■ **Source text**
Tag Archives: movies

The Past Never Grows Old

18 Tuesday Dec 2018

Posted by kittycalash in Living History, Movie Review, Philosophy, Reenacting, Research

≈ 2 Comments

Tags

movie reviews, movies, public history, Research, They Shall Not Grow Old, world war I

It’s obvious that the people I know and associate with understand the genius of They Shall Not Grow Old, and the importance– necessity– of seeing it. This is a brilliant public history project in the most public sense of all– and not only because it’s a movie made by Peter Jackson, which one hopes will attract a wide audience– but because the mini-documentary after the feature lays bare the bones of the making. Jackson’s explication feels at times as if he is speaking to you through his laptop camera on the best Skype connection you’ve ever had. Despite the occasional weirdness of that, it’s worth staying for, because it makes clear what makes the film powerful: research and meticulous attention to detail (plus phenomenal computing power and the genius of WingNut productions).

■ **Source material**
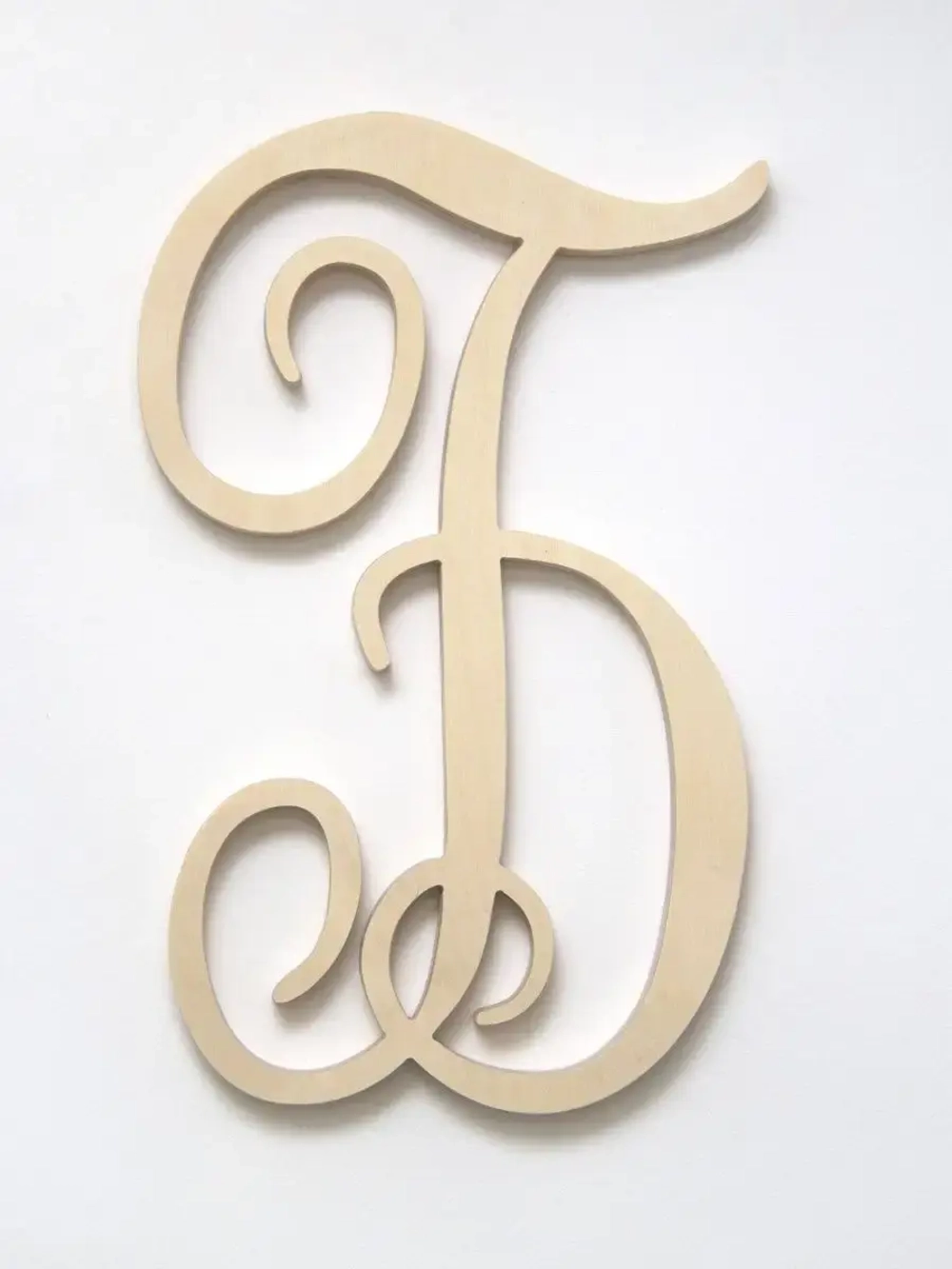 Декорация на стену 19 мм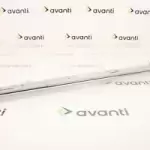 HP 616992 001 PROLIANT DL380 G6 G7 RACK MOUNT OUTER KIT 487260 0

■ **Work instruction 1**
Retype everything in the film review from "It’s obvious that" down to "of WingNut productions).".
■ **Work instruction 2**
Translate this sentence from the film review into Spanish: "Jackson’s explication feels at times as if he is speaking to you through his laptop camera on the best Skype connection you’ve ever had."

■ **Worked solution 1**
It’s obvious that the people I know and associate with understand the genius of They Shall Not Grow Old, and the importance– necessity– of seeing it. This is a brilliant public history project in the most public sense of all– and not only because it’s a movie made by Peter Jackson, which one hopes will attract a wide audience– but because the mini-documentary after the feature lays bare the bones of the making. Jackson’s explication feels at times as if he is speaking to you through his laptop camera on the best Skype connection you’ve ever had. Despite the occasional weirdness of that, it’s worth staying for, because it makes clear what makes the film powerful: research and meticulous attention to detail (plus phenomenal computing power and the genius of WingNut productions).

■ **Worked solution 2**
La explicación de Jackson da a veces la sensación de que te está hablando a través de la cámara de su portátil con la mejor conexión de Skype que hayas tenido jamás.